**WRITTEN TASK 1**
Turn the part of the rows that begins with the line containing "Given the photograph, of" and ends with the line containing "7.15 metres" into a Markdown table with the columns No. and Line, one line per table entry, skipping blank lines.
**WRITTEN TASK 2**
Continue the piece on future-proofing a company from the point where it stops.

If you’ve poured your blood, sweat, and tears into building a company, you probably want it to stick around. But that doesn’t just happen accidentally. Future-proofing your organization requires intentionality and discipline. In his famous book Built to Last, Jim Collins says, “Discipline is the greatest thing in the world. Where there is no discipline, there is no character. And without character, there is no progress.”
Forty-five percent of businesses fail within the first five years. Only one in four businesses actually make it past 15 years. Although the odds are stacked against you, with some strategic planning and action, you can make it happen. The key is to include a structure that is robust and will withstand the test of time but also includes flexibility to grow as your product and people change.
While nothing can guarantee your company’s success long-term, planning for the future with your tools, procedures, and people is your best bet to push forward in the right direction.
Tooling For Distributed Teams
Nothing will slow down your company and decrease morale more than constantly switching tools and trying out new shiny apps, or having so many tools around that no one knows what to use!
Make Sure It Scales
It’s important to pick tools that work with both large and small teams so that you can start out with a tool and grow with it. That’s no small feat—something that works for a 5 person team needs to be quick and easy to get started with and low cost. If it’s too much work to learn, nobody will start using it because you don’t have time! If it costs too much, there’s no way you’d be able to justify it.
While you need something that starts small, you also need something that can grow with you as your company grows. While you need something simple starting out, you also need it to have the ability to access more features as you need them.

**SUPPLIED RECORDS**
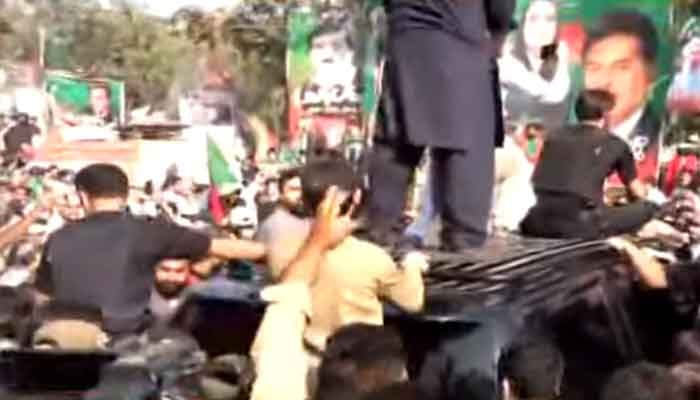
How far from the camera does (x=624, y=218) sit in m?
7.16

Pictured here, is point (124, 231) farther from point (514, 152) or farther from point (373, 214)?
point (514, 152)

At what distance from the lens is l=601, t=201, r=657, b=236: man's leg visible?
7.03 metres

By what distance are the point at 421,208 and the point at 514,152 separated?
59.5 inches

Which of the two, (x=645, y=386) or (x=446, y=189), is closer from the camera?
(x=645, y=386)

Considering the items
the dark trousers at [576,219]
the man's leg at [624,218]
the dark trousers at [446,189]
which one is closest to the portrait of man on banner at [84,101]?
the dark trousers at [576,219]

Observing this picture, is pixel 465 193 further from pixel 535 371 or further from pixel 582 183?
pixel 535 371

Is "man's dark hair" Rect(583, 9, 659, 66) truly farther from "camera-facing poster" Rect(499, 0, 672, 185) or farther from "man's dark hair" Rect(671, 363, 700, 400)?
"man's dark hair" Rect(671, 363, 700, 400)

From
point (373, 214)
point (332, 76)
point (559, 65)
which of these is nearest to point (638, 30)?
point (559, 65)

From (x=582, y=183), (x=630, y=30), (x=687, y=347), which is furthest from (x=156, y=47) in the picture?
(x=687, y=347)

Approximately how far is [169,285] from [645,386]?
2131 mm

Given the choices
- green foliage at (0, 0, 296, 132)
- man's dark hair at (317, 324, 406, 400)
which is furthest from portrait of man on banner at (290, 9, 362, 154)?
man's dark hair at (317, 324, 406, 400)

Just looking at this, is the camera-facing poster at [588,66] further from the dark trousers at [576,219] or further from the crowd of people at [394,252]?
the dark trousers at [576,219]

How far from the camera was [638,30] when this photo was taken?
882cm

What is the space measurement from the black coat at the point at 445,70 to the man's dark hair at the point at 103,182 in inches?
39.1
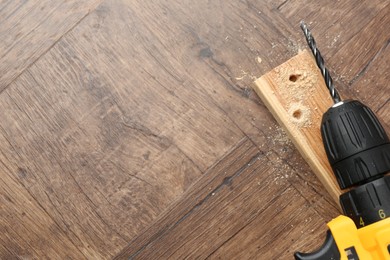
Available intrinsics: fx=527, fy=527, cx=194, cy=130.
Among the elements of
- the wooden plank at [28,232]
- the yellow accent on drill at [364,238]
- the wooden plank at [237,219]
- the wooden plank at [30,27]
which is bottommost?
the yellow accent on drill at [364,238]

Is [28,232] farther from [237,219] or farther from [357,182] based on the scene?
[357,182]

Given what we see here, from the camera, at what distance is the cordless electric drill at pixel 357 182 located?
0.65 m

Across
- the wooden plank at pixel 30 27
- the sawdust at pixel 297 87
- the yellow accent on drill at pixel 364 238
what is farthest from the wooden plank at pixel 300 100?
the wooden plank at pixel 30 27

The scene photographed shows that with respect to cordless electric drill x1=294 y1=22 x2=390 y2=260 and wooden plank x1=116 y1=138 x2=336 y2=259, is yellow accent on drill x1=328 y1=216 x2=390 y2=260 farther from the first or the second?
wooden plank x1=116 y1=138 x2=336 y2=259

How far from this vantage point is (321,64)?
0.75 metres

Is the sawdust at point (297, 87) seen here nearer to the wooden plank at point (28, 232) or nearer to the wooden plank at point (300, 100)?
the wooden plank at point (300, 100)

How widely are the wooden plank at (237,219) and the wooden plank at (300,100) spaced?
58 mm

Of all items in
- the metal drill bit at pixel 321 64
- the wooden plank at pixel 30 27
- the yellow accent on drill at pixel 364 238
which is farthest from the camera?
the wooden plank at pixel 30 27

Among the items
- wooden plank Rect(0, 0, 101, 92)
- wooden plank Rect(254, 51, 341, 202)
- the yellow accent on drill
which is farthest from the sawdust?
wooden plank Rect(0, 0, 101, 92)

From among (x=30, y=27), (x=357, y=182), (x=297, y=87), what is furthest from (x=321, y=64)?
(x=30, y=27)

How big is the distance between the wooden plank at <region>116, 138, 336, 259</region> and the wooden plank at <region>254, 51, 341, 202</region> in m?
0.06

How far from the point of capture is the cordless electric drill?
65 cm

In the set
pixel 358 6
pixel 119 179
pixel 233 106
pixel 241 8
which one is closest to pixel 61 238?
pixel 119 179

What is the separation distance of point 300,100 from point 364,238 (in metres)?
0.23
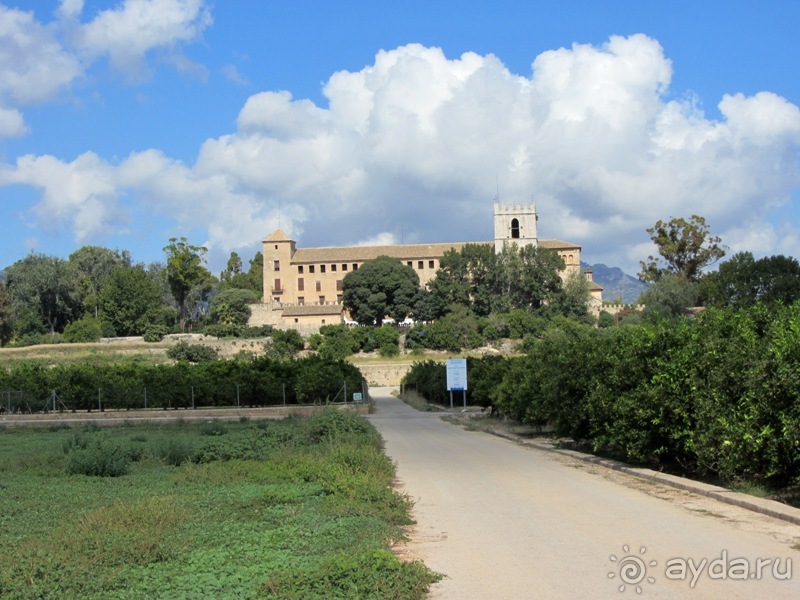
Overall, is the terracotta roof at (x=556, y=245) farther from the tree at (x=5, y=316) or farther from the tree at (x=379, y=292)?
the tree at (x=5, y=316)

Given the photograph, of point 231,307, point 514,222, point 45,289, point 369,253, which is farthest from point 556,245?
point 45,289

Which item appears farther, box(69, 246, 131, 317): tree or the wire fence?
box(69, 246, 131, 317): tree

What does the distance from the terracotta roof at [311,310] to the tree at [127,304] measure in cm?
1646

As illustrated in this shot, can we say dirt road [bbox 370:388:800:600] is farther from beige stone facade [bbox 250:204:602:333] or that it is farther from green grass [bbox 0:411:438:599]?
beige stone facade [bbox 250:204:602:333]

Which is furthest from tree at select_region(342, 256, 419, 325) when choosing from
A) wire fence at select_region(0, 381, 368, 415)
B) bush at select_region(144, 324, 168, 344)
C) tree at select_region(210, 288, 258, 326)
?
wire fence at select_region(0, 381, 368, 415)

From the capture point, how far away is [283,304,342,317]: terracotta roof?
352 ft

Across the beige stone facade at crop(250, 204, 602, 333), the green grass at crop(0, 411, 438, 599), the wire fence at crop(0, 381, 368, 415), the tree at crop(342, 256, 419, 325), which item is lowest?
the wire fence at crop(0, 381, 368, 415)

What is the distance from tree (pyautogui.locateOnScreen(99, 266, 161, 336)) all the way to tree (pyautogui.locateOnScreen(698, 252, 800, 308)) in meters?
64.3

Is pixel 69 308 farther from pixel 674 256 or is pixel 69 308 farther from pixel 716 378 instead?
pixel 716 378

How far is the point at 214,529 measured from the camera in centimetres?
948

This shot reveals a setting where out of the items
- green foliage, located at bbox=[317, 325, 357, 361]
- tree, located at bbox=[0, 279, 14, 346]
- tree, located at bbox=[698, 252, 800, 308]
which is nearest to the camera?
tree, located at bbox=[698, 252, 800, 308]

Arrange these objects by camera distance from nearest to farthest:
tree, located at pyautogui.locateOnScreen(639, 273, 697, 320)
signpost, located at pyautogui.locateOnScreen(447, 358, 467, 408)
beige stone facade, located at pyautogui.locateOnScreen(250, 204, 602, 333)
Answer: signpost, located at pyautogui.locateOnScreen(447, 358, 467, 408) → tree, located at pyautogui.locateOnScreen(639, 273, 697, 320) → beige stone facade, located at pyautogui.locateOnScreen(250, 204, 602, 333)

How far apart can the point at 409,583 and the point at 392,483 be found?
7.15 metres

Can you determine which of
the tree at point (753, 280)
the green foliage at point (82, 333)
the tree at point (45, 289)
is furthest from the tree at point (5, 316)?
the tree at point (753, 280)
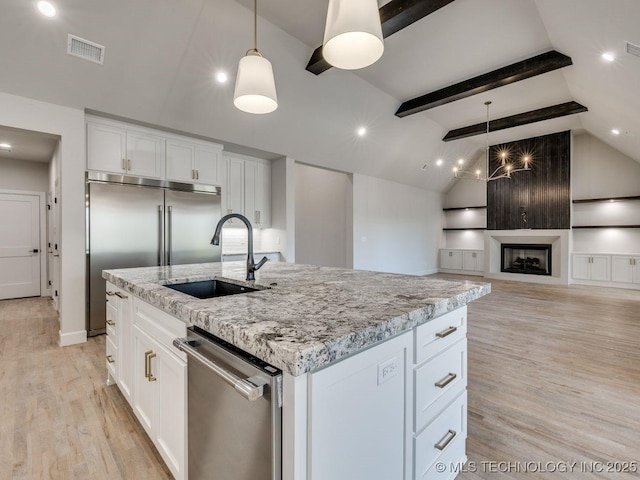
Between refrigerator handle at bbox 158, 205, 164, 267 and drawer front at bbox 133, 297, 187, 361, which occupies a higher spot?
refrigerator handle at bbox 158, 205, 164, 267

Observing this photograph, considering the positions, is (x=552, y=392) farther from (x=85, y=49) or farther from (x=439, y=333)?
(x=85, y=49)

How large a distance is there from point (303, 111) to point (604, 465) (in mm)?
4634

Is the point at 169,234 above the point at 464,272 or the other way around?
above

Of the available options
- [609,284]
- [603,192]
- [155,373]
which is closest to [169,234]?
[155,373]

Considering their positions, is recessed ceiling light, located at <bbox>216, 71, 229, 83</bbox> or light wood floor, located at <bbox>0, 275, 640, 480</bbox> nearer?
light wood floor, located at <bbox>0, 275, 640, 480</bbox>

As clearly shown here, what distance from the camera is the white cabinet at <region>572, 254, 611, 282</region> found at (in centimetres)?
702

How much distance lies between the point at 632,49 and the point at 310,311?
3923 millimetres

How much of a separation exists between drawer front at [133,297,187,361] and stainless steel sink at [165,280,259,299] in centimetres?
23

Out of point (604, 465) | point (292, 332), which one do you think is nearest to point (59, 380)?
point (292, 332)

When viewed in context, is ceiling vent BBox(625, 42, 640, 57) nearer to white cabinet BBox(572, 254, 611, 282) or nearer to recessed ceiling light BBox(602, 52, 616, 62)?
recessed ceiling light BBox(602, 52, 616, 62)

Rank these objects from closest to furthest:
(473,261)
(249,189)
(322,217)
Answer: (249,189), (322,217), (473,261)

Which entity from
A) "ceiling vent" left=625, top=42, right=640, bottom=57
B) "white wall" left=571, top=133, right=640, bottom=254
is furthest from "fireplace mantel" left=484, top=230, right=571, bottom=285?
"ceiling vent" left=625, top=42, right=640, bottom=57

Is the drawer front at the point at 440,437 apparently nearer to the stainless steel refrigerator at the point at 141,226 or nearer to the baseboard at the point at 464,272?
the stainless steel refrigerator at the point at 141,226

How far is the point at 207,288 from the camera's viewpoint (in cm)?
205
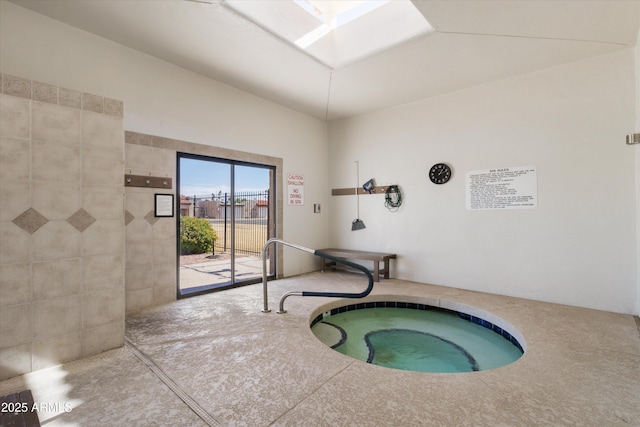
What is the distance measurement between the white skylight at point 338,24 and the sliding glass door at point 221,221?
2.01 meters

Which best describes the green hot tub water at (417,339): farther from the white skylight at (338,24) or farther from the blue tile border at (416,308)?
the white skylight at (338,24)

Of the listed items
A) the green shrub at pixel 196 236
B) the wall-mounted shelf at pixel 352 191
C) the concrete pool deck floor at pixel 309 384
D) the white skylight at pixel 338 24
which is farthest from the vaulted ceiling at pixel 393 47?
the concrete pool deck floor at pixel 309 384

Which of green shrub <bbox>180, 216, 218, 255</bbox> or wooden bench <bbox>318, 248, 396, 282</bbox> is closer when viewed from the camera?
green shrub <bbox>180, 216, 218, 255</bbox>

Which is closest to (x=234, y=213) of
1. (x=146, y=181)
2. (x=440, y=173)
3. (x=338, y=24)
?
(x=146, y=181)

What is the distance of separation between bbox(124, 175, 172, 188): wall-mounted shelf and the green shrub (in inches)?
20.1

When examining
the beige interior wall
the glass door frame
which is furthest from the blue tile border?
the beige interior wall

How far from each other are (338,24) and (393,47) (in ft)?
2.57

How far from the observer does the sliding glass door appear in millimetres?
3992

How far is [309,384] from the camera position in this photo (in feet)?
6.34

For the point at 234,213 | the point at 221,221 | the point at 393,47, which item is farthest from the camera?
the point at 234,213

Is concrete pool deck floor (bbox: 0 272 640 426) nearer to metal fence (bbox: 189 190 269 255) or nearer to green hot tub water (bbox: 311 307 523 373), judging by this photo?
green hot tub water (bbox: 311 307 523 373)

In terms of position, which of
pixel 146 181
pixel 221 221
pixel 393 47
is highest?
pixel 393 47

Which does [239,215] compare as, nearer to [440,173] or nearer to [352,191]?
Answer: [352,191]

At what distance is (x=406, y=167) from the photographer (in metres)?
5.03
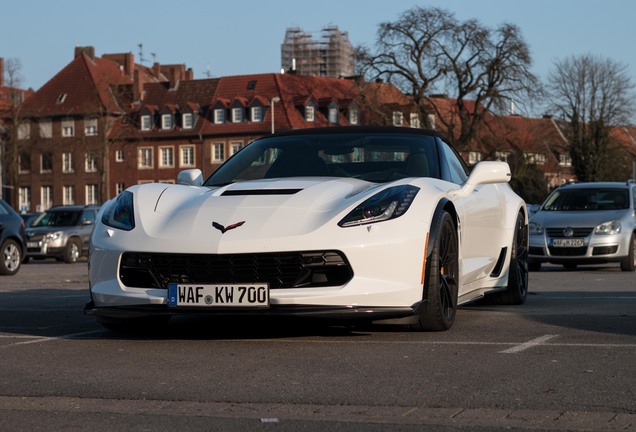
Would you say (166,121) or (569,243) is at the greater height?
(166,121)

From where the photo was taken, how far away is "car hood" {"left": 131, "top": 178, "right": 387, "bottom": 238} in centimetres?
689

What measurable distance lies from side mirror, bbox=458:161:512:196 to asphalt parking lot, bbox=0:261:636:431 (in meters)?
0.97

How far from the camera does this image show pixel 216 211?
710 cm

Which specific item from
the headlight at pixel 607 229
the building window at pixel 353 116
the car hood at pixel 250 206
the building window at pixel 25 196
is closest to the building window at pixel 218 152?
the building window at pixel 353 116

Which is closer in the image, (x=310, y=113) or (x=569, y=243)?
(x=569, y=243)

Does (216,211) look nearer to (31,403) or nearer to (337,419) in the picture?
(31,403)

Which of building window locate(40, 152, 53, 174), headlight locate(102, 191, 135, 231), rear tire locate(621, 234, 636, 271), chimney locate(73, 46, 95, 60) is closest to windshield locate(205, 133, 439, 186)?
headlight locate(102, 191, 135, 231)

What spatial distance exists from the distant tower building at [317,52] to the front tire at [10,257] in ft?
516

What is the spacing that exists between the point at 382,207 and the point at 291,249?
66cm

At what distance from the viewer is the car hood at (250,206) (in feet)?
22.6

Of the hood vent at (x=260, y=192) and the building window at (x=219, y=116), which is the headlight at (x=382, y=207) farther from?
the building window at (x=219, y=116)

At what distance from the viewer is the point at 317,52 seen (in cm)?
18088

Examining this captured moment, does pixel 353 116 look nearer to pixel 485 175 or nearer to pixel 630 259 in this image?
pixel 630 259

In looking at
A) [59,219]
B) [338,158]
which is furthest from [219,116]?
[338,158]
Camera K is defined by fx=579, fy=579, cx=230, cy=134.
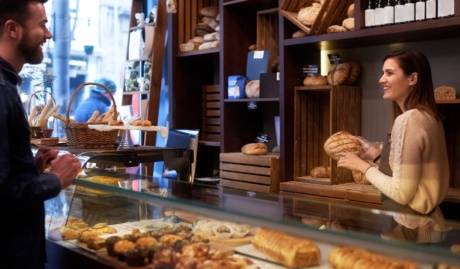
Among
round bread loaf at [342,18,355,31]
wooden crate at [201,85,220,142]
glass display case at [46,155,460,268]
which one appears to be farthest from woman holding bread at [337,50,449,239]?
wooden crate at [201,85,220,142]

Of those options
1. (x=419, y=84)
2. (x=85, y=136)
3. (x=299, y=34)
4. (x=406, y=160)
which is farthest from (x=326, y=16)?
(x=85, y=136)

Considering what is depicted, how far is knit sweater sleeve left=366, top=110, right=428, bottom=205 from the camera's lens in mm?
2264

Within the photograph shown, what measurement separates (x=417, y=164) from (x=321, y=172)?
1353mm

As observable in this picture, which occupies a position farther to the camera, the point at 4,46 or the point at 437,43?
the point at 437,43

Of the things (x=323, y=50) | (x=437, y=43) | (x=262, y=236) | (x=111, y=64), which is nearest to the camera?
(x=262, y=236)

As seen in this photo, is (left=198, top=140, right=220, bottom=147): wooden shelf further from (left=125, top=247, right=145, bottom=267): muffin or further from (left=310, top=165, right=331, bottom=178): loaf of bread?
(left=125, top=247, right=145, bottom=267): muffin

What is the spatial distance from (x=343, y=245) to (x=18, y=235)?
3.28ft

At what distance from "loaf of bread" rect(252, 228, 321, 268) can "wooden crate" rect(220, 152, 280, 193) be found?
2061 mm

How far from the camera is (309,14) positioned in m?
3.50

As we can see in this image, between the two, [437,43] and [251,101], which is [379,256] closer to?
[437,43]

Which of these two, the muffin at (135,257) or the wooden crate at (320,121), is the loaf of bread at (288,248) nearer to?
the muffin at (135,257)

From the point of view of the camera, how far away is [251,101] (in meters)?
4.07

**EXERCISE RESPONSE 1**
| No. | Line |
|---|---|
| 1 | Given the photograph, of point 231,307, point 514,222, point 45,289, point 369,253, which is farthest from point 556,245? |
| 2 | point 45,289 |
| 3 | Which item appears farther, box(69, 246, 131, 317): tree or the wire fence? |
| 4 | box(69, 246, 131, 317): tree |
| 5 | What does the distance from the terracotta roof at [311,310] to the tree at [127,304] measure in cm? |
| 6 | 1646 |
| 7 | As illustrated in this shot, can we say dirt road [bbox 370:388:800:600] is farther from beige stone facade [bbox 250:204:602:333] or that it is farther from green grass [bbox 0:411:438:599]? |
| 8 | beige stone facade [bbox 250:204:602:333] |
| 9 | Which is furthest from tree at select_region(342, 256, 419, 325) when choosing from |
| 10 | A) wire fence at select_region(0, 381, 368, 415) |
| 11 | B) bush at select_region(144, 324, 168, 344) |
| 12 | C) tree at select_region(210, 288, 258, 326) |
| 13 | ? |
| 14 | wire fence at select_region(0, 381, 368, 415) |
| 15 | From the capture point, how far away is [283,304,342,317]: terracotta roof? |
| 16 | 352 ft |
| 17 | Across the beige stone facade at crop(250, 204, 602, 333), the green grass at crop(0, 411, 438, 599), the wire fence at crop(0, 381, 368, 415), the tree at crop(342, 256, 419, 325), which item is lowest? |
| 18 | the wire fence at crop(0, 381, 368, 415) |
| 19 | What is the distance from tree (pyautogui.locateOnScreen(99, 266, 161, 336)) all the way to tree (pyautogui.locateOnScreen(698, 252, 800, 308)) in meters? |
| 20 | 64.3 |
| 21 | Is pixel 69 308 farther from pixel 674 256 or is pixel 69 308 farther from pixel 716 378 instead? |
| 22 | pixel 716 378 |
| 23 | How far is the point at 214,529 measured from the camera in centimetres? |
| 24 | 948 |
| 25 | This shot reveals a setting where out of the items |
| 26 | - green foliage, located at bbox=[317, 325, 357, 361] |
| 27 | - tree, located at bbox=[0, 279, 14, 346] |
| 28 | - tree, located at bbox=[698, 252, 800, 308] |
| 29 | which is nearest to the camera? |
| 30 | tree, located at bbox=[698, 252, 800, 308] |
| 31 | Arrange these objects by camera distance from nearest to farthest: |
| 32 | tree, located at pyautogui.locateOnScreen(639, 273, 697, 320) |
| 33 | signpost, located at pyautogui.locateOnScreen(447, 358, 467, 408) |
| 34 | beige stone facade, located at pyautogui.locateOnScreen(250, 204, 602, 333) |
| 35 | Answer: signpost, located at pyautogui.locateOnScreen(447, 358, 467, 408) → tree, located at pyautogui.locateOnScreen(639, 273, 697, 320) → beige stone facade, located at pyautogui.locateOnScreen(250, 204, 602, 333) |
| 36 | How far apart can the point at 409,583 and the point at 392,483 be found? |
| 37 | 7.15 metres |

**EXERCISE RESPONSE 2**
When you’re looking at tools, read case studies to see the types of companies that use them and how long they’ve been using them. Also, check out the types of plans they offer. If they offer a “one size fits all” type of plan, then they might not be great for scaling because they’ll probably cause too much to get started. Check for tools that have pricing plans based on either how many features you use OR how much you use the product.
Take the Trello pricing plans for example. There’s a free tier of Trello your team can use to test out Trello and see if it’s what your team needs. You don’t have access to all the features in the free plan, but there’s enough to get started and find a lot of value. When your team gets bigger and needs more, Trello can scale with you as you opt for more features and users.
Don’t Buy Bandaids
To future-proof your tools, you need to pick tools that will work with you long-term rather than just find ones that will scratch an itch for now and create new problems later. You’ll always regret taking the easy way when it comes to picking an inferior tool that is a little cheaper.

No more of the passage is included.